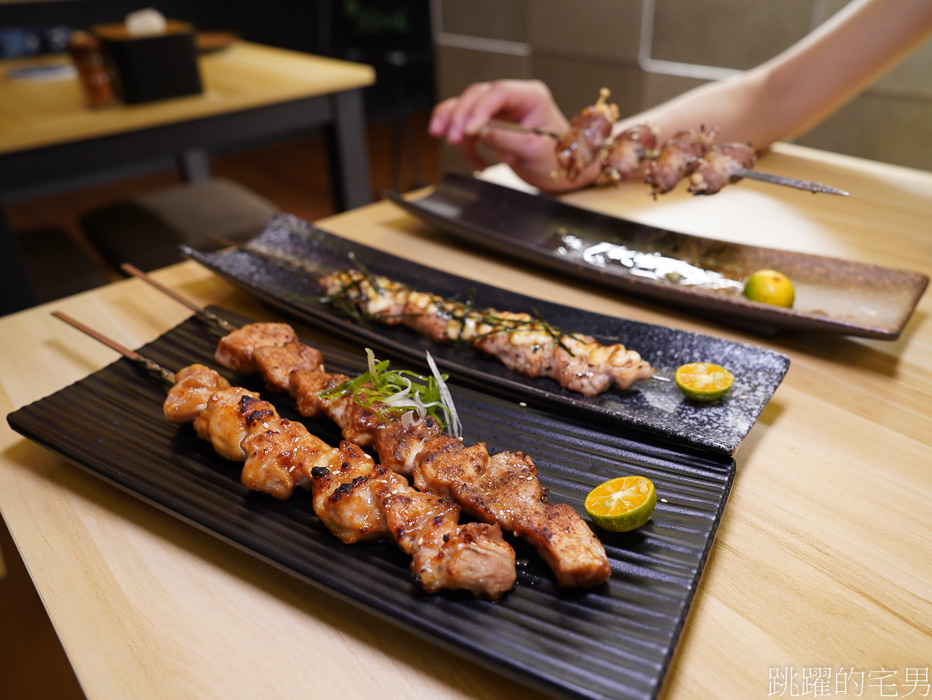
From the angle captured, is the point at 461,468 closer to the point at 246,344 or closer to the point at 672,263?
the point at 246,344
...
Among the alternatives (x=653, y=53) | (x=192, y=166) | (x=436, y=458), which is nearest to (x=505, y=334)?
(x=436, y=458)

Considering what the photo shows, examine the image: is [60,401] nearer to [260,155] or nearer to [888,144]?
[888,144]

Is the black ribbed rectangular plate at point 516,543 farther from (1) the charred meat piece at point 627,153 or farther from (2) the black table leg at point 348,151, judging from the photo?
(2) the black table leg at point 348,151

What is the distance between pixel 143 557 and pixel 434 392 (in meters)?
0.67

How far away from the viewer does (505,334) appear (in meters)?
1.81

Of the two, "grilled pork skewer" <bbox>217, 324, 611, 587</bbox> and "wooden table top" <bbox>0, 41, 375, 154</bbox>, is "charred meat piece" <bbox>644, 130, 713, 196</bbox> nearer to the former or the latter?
* * *
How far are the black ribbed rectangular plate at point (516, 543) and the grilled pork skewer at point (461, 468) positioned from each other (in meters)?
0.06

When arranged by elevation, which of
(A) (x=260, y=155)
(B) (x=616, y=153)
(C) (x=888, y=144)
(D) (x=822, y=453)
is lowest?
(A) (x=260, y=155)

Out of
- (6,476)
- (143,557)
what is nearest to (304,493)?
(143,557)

YOUR GOAL: Rename "pixel" to "point" in the items from the line containing "What is the" down to the line containing "or the latter?", and give those lines again with nothing else changed.

CORRECT ANSWER:
What is the distance between point 143 557 and point 434 392 (in meters)?
0.67

How far away from the viewer does (505,334) appear (in meters)?
1.81

Of the two, "grilled pork skewer" <bbox>217, 324, 611, 587</bbox> and "wooden table top" <bbox>0, 41, 375, 154</bbox>, is "charred meat piece" <bbox>644, 130, 713, 196</bbox> nearer to the former or the latter?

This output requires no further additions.